The problem:
Copy each line exactly. Drop every picture.

::: Material supplied :::

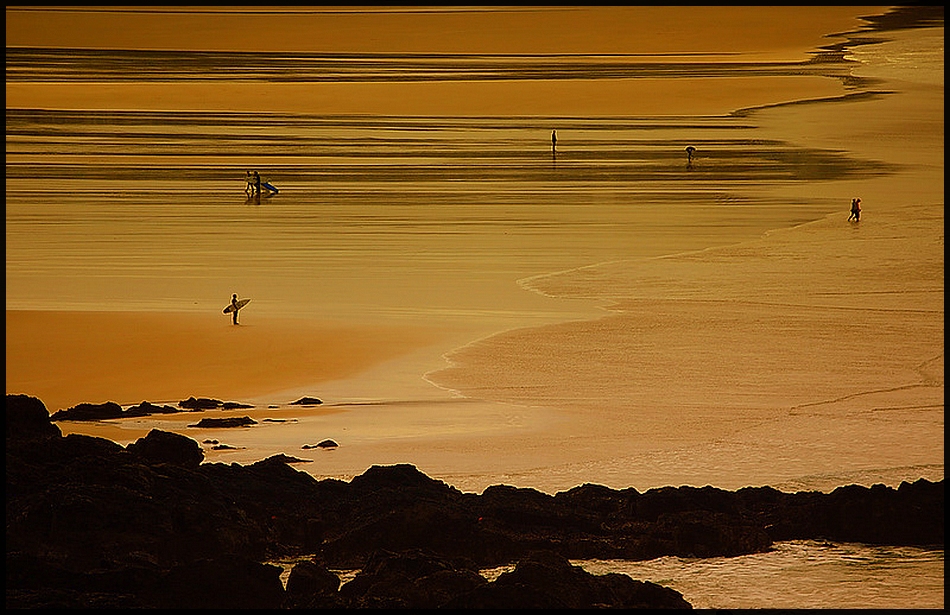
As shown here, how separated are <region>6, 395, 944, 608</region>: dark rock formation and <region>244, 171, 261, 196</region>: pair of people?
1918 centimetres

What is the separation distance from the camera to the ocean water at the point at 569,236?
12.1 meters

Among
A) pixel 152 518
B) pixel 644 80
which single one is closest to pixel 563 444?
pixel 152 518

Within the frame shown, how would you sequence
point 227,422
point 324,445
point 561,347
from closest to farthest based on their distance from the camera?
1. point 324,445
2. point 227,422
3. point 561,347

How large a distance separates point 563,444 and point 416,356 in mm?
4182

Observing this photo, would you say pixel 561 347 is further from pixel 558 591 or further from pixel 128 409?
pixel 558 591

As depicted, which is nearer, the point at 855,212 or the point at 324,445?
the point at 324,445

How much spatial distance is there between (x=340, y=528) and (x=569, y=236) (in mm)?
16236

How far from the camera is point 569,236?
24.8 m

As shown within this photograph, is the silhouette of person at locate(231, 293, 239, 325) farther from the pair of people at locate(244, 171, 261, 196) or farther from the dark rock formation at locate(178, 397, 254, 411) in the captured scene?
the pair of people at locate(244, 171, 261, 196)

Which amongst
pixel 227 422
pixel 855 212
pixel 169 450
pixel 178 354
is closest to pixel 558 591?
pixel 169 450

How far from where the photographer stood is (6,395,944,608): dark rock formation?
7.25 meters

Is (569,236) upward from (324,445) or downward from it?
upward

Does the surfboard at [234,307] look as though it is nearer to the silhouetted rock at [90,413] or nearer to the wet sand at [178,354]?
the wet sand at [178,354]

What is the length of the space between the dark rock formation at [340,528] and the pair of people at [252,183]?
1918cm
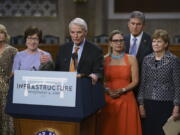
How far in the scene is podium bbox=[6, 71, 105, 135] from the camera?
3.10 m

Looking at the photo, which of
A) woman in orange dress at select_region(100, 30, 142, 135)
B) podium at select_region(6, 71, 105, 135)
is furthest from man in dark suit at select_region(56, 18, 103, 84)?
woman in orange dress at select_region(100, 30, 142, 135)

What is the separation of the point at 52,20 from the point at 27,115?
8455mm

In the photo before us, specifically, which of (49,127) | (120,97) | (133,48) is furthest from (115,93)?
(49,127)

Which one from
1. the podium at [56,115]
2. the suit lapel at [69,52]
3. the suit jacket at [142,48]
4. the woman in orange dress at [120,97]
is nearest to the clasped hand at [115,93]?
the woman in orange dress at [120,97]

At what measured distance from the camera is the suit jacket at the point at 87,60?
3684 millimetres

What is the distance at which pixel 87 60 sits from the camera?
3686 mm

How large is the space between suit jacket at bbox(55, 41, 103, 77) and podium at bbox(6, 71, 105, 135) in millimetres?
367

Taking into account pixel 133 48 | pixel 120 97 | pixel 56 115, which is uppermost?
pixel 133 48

:::

Task solution:
As shown here, how separated are <region>6, 395, 944, 608</region>: dark rock formation and <region>244, 171, 261, 196</region>: pair of people?
1918 centimetres

What is the separation distance from the camera to the ocean water at the point at 569,236?
12.1 meters

Among
A) pixel 152 518
B) pixel 644 80
which single one is closest to pixel 563 444?
pixel 152 518

Within the frame shown, how would you sequence
point 227,422
point 324,445
point 561,347
from closest to farthest based on their distance from the camera?
1. point 324,445
2. point 227,422
3. point 561,347

How large a distance separates point 563,444 and point 416,356 in mm?
4182

Observing this photo, would you say pixel 561 347 is further from pixel 558 591 or further from pixel 128 409?
pixel 558 591

As depicted, which is nearer, the point at 855,212 or the point at 324,445?
the point at 324,445

How much spatial distance is there between (x=340, y=528) and (x=569, y=236) (in mm)?
16236

How far from the camera is point 569,236?
24.8 m

As shown within this photograph, is the silhouette of person at locate(231, 293, 239, 325) farther from the pair of people at locate(244, 171, 261, 196) or farther from the dark rock formation at locate(178, 397, 254, 411) in the captured scene?
the pair of people at locate(244, 171, 261, 196)

Which amongst
pixel 227 422
pixel 855 212
pixel 169 450
pixel 178 354
is closest to pixel 558 591?
pixel 169 450

How far from where the photographer stood is (6,395,944,608): dark rock formation?
7.25 meters

Is (569,236) upward from (324,445) or downward from it?
upward

Does the surfboard at [234,307] look as though it is nearer to the silhouetted rock at [90,413] or nearer to the wet sand at [178,354]?
the wet sand at [178,354]

What is the length of the space between the dark rock formation at [340,528] and the pair of people at [252,183]?
1918cm
How far in the scene is podium bbox=[6, 71, 105, 135] from the camera?
3.10 m

Looking at the photo, which of
A) woman in orange dress at select_region(100, 30, 142, 135)
B) podium at select_region(6, 71, 105, 135)
is furthest from man in dark suit at select_region(56, 18, 103, 84)?
woman in orange dress at select_region(100, 30, 142, 135)

What is the separation of the point at 52,20 from the point at 27,115?
8455mm

In the photo before us, specifically, which of (49,127) | (120,97) | (133,48) is furthest from (115,93)?
(49,127)

Which one from
1. the podium at [56,115]
2. the suit lapel at [69,52]
3. the suit jacket at [142,48]
4. the woman in orange dress at [120,97]
is nearest to the clasped hand at [115,93]?
the woman in orange dress at [120,97]

At what measured distance from the camera is the suit jacket at the point at 87,60?
3684 millimetres

What is the distance at which pixel 87 60 sits from the camera?
3686 mm

How large is the space between suit jacket at bbox(55, 41, 103, 77) and podium at bbox(6, 71, 105, 135) in millimetres?
367

Taking into account pixel 133 48 | pixel 120 97 | pixel 56 115, which is uppermost?
pixel 133 48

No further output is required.